Rewrite everything from the line containing "Looking at the photo" down to the end of the material, swapping "glass office building" for "office tower" and leaving everything else unchanged.
[Start]
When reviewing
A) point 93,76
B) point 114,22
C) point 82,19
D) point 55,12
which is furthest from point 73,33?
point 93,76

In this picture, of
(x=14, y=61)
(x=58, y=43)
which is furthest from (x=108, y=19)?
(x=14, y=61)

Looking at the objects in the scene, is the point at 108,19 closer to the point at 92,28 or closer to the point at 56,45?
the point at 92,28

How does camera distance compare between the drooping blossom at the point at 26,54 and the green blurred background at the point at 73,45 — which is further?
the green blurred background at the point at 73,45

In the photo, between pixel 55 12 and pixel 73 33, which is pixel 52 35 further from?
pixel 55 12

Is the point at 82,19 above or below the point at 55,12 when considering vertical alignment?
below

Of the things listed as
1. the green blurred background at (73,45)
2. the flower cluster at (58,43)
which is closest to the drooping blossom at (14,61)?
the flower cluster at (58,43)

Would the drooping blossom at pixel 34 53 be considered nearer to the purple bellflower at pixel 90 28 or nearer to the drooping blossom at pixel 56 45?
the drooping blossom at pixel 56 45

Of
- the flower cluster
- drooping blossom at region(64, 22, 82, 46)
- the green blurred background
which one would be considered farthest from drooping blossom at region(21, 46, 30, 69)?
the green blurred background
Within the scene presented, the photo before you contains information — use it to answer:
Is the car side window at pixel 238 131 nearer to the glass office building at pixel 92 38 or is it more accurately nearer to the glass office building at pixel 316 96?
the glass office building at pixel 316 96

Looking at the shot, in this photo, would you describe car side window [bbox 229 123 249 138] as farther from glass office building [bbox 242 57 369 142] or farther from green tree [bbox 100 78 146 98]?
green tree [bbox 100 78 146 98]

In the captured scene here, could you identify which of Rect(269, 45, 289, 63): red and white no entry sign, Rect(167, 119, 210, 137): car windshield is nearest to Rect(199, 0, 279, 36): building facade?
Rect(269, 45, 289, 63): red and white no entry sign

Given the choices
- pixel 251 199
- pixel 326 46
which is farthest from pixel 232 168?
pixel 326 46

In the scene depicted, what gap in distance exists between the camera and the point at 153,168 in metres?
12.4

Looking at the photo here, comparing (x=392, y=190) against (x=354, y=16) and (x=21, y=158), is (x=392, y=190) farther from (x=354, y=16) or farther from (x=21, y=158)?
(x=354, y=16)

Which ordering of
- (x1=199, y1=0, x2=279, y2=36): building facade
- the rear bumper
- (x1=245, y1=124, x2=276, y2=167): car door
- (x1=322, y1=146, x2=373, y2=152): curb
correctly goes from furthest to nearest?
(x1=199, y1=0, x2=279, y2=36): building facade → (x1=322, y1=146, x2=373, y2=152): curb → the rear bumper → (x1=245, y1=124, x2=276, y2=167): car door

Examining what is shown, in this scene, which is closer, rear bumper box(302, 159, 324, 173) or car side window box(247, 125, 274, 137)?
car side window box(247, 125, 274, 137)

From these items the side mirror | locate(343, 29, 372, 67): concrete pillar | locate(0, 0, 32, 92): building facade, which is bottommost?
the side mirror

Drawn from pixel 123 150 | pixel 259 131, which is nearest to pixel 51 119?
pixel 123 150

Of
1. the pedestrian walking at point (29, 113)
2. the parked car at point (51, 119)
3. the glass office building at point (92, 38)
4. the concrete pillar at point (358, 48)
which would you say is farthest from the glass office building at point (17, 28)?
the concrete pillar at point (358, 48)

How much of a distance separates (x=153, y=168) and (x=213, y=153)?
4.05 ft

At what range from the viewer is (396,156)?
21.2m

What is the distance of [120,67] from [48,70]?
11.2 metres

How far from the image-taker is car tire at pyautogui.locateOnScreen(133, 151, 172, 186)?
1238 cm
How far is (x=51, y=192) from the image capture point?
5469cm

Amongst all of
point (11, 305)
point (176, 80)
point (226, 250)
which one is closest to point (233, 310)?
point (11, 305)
[End]
[OUTPUT BELOW]
Looking at the photo here, comparing (x=392, y=190) against (x=354, y=16) and (x=21, y=158), is (x=392, y=190) farther from (x=354, y=16) or farther from (x=21, y=158)?
(x=354, y=16)

Which ordering of
- (x1=199, y1=0, x2=279, y2=36): building facade
- the rear bumper
- (x1=245, y1=124, x2=276, y2=167): car door
- (x1=322, y1=146, x2=373, y2=152): curb
correctly goes from furthest to nearest?
(x1=199, y1=0, x2=279, y2=36): building facade → (x1=322, y1=146, x2=373, y2=152): curb → the rear bumper → (x1=245, y1=124, x2=276, y2=167): car door

Examining what is shown, in this scene, which is closer, rear bumper box(302, 159, 324, 173) or car side window box(247, 125, 274, 137)?
car side window box(247, 125, 274, 137)

From these items the side mirror | locate(343, 29, 372, 67): concrete pillar | locate(0, 0, 32, 92): building facade, which is bottommost?
the side mirror

Drawn from pixel 123 150 | pixel 259 131, which is nearest to pixel 51 119?
pixel 123 150

Of
1. the pedestrian walking at point (29, 113)
2. the parked car at point (51, 119)
3. the office tower at point (92, 38)
4. the concrete pillar at point (358, 48)
which would you say is farthest from the office tower at point (17, 28)?
the concrete pillar at point (358, 48)

How much of a distance separates (x=153, y=168) and (x=213, y=153)?
4.05 ft

At what range from the viewer is (396,156)?
21.2m

What is the distance of [120,67] from [48,70]?
11.2 metres

How far from the image-taker is car tire at pyautogui.locateOnScreen(133, 151, 172, 186)?
1238 cm
How far is (x=51, y=192) from the image capture point?
5469cm

Amongst all of
point (11, 305)
point (176, 80)
point (226, 250)
which one is closest to point (233, 310)?
point (11, 305)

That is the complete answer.